Collected data entries:
== Segment start ==
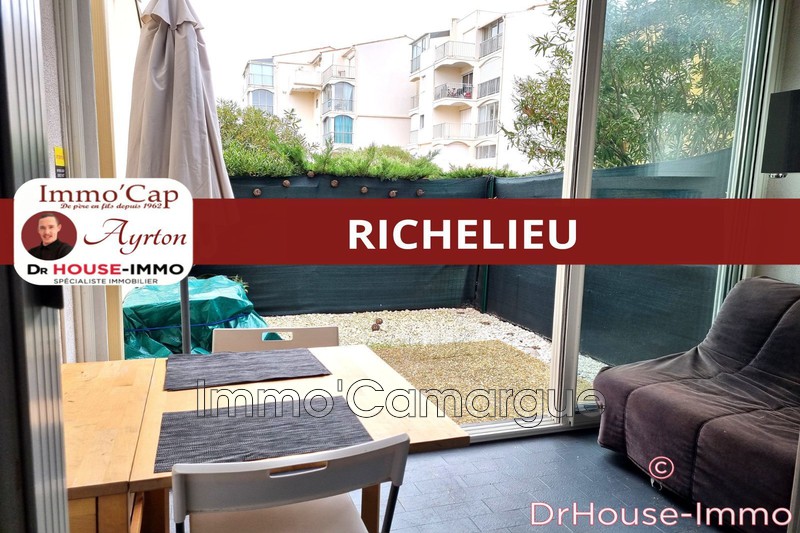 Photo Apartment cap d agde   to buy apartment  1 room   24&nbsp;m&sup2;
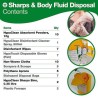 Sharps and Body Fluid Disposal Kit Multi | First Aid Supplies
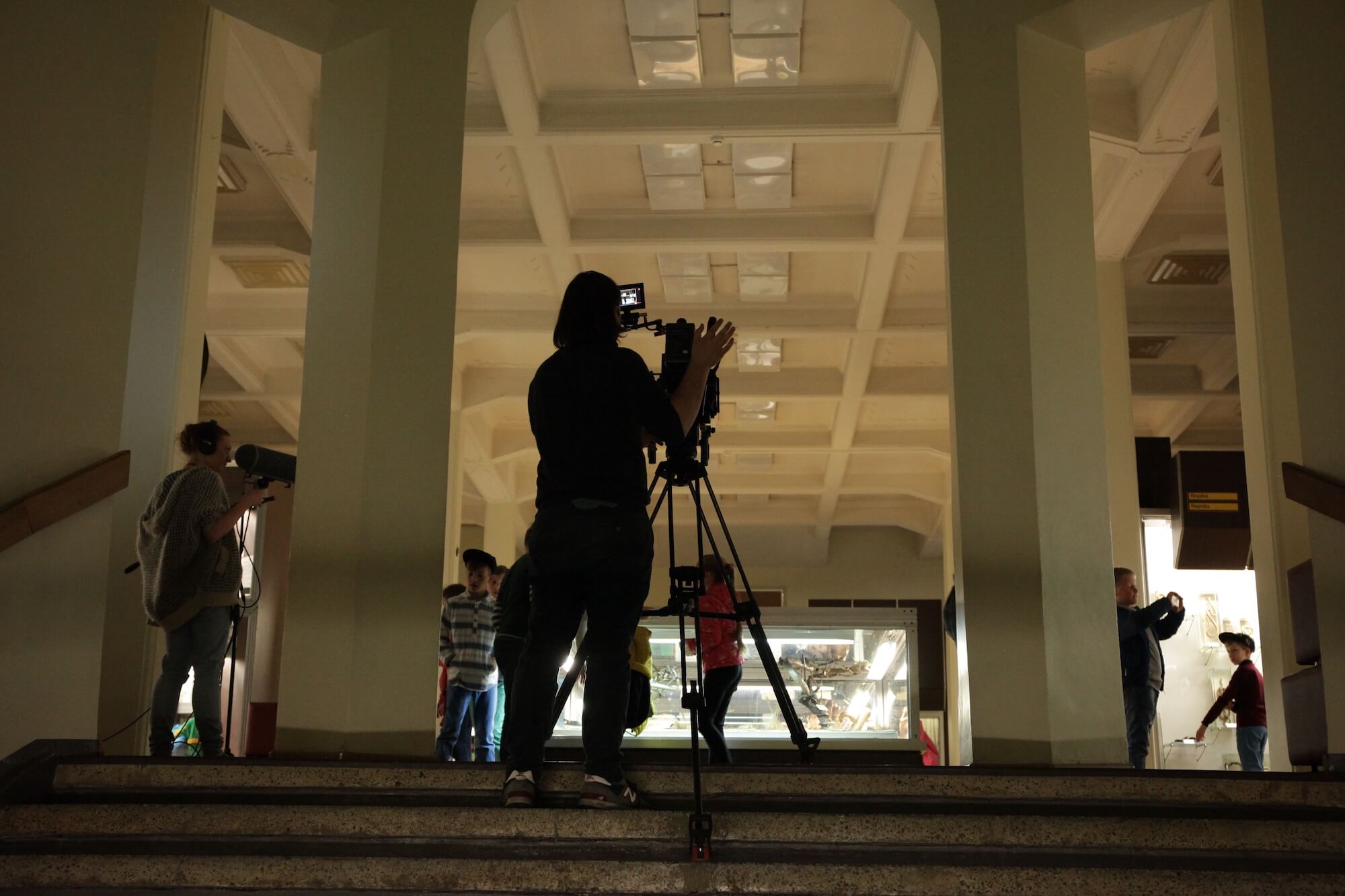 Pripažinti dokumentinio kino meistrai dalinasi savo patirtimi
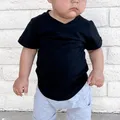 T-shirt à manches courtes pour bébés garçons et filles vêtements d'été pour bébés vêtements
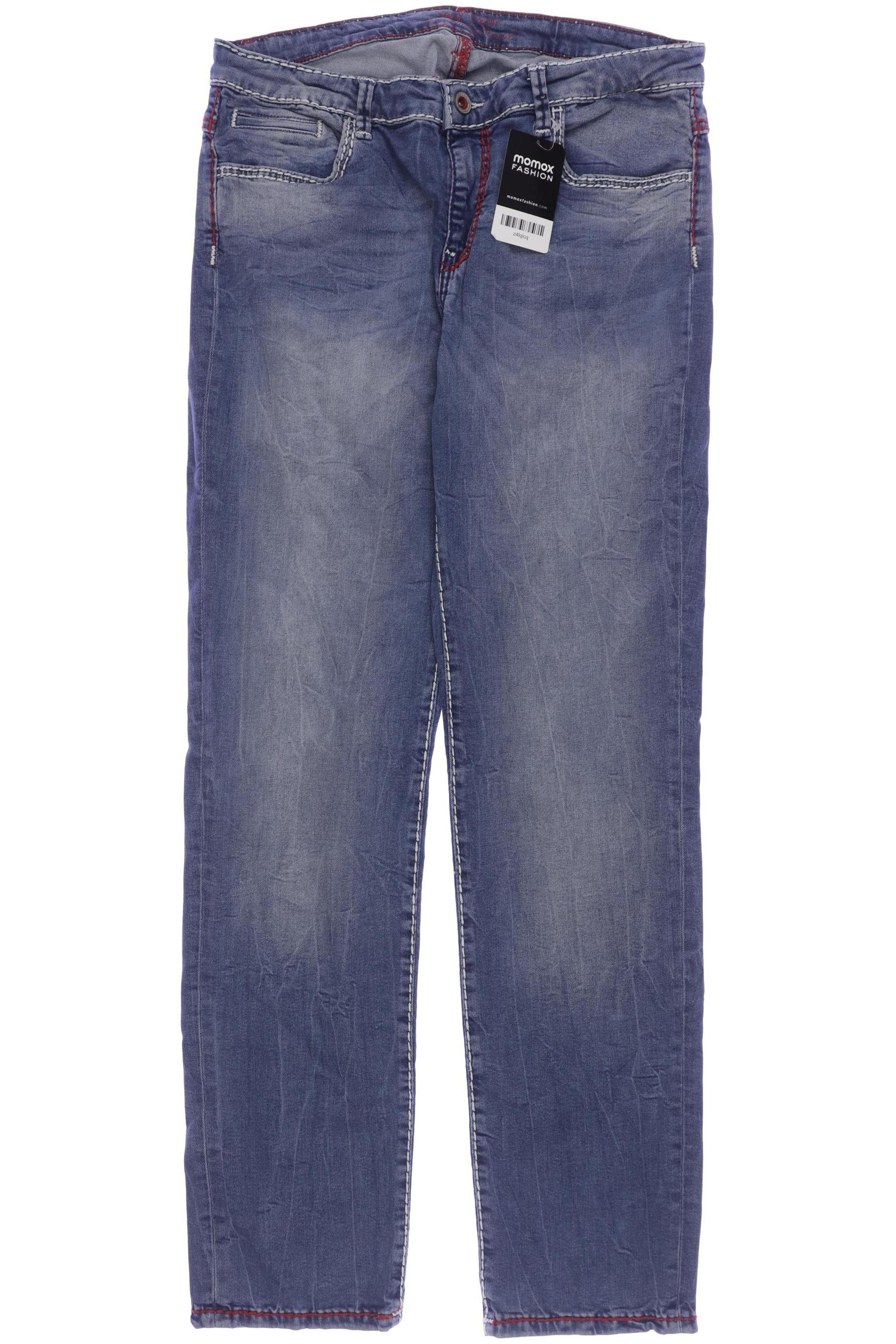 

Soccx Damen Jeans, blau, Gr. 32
== Segment end ==
_Brief_. Reproduce each line of the data above verbatim, omitting the pictures.

_Written solution_.
 Photo Apartment cap d agde   to buy apartment  1 room   24&nbsp;m&sup2;
 Sharps and Body Fluid Disposal Kit Multi | First Aid Supplies
 Pripažinti dokumentinio kino meistrai dalinasi savo patirtimi
 T-shirt à manches courtes pour bébés garçons et filles vêtements d'été pour bébés vêtements

Soccx Damen Jeans, blau, Gr. 32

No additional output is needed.